58. La Cour rappelle qu’elle a déjà fixé les critères applicables pour déterminer les sommes allouées pour dommage moral lorsqu’un recours indemnitaire en matière de durée excessive de procédures judiciaires s’était révélé insuffisant (voir, par exemple, Scordino, précité, §§ 268-271, et Cocchiarella, précité, §§ 139-142). Elle juge que ces critères doivent être également appliqués dans les affaires d’inexécution (comparer avec Botezatu, précité, §§ 38-41). Les passages pertinents en l’espèce de l’arrêt Scordino sont ainsi libellés :

“268. [La Cour] indique (...) que le montant qu’elle accordera au titre du dommage moral pourra être inférieur à celui qu’on peut dégager de sa jurisprudence, lorsque la partie requérante a déjà obtenu au niveau national un constat de violation et une indemnité dans le cadre d’une voie de recours interne. Outre que l’existence d’une voie de recours sur le plan interne s’accorde pleinement avec le principe de subsidiarité propre à la Convention, cette voie est plus proche et accessible que le recours devant la Cour, est plus rapide et se déroule dans la langue de la partie requérante; elle présente donc des avantages qu’il convient de prendre en considération.

269. La Cour estime toutefois que lorsqu’un requérant peut encore se prétendre « victime » après avoir épuisé cette voie de recours interne, il doit se voir accorder la différence entre la somme qu’il a obtenue par la cour d’appel et une somme qui n’aurait pas été considérée comme manifestement déraisonnable par rapport à celle octroyée par la Cour si elle avait été allouée par la cour d’appel et versée rapidement.

270. Il convient également d’attribuer à l’intéressé une somme pour les phases de la procédure que la juridiction nationale n’aurait – le cas échéant – pas prises en compte dans la période de référence, lorsque le requérant n’a plus la possibilité de saisir une cour d’appel (...) ou lorsque la durée restante n’était en soi pas suffisamment longue pour pouvoir être considérée comme constitutive d’une seconde violation dans le cadre de la même procédure.

271. Enfin, il y a lieu de condamner le Gouvernement à verser une somme supplémentaire lorsque l’intéressé a dû supporter l’attente du versement de l’indemnité due par l’État, en vue de compenser la frustration qui découle du retard dans l’obtention du paiement. »

59. Dans le cas d’espèce, la Cour note que le requérant s’est vu octroyer 290 EUR par la Cour suprême de justice (paragraphes 34 et 42-45 ci‑dessus).
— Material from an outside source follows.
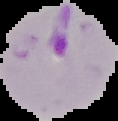
preparation = thin blood film
image type = cell region segmented out of the field of view; surrounding area masked to black
image size = 118×121 pixels
result = malaria parasites detected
Pour la Cour, cette circonstance, en soi, aboutit à un résultat manifestement déraisonnable au regard des critères dégagés dans sa jurisprudence.

60. Statuant en équité, la Cour considère raisonnable la somme globale de 2 500 EUR demandée par le requérant pour dommage moral et la lui accorde.

C. Intérêts moratoires

61. La Cour juge approprié de calquer le taux des intérêts moratoires sur le taux d’intérêt de la facilité de prêt marginal de la Banque centrale européenne majoré de trois points de pourcentage.

PAR CES MOTIFS, LA COUR, À L’UNANIMITÉ,

1. Déclare la requête recevable ;

2. Dit qu’il y a eu violation de l’article 6 § 1 de la Convention ;

3. Dit qu’il y a eu violation de l’article 1 du Protocole no 1 à la Convention ;

4. Dit qu’il y a eu violation de l’article 13 de la Convention combiné avec l’article 6 § 1 de la Convention et l’article 1 du Protocole no 1 à la Convention ;

5. Dit

a) que l’État défendeur doit verser au requérant, dans les trois mois à compter du jour où l’arrêt sera devenu définitif conformément à l’article 44 § 2 de la Convention, les sommes suivantes, à convertir dans la monnaie de l’État défendeur au taux applicable à la date du règlement :

i. 3 400 EUR (trois mille quatre cents euros), plus tout montant pouvant être dû à titre d’impôt, pour dommage matériel ;

ii. 2 500 EUR (deux mille cinq cents euros), plus tout montant pouvant être dû à titre d’impôt, pour dommage moral ;

b) qu’à compter de l’expiration dudit délai et jusqu’au versement, ces montants seront à majorer d’un intérêt simple à un taux égal à celui de la facilité de prêt marginal de la Banque centrale européenne applicable pendant cette période, augmenté de trois points de pourcentage ;

6. Rejette la demande de satisfaction équitable pour le surplus.

Fait en français, puis communiqué par écrit le 12 février 2019, en application de l’article 77 §§ 2 et 3 du règlement de la Cour.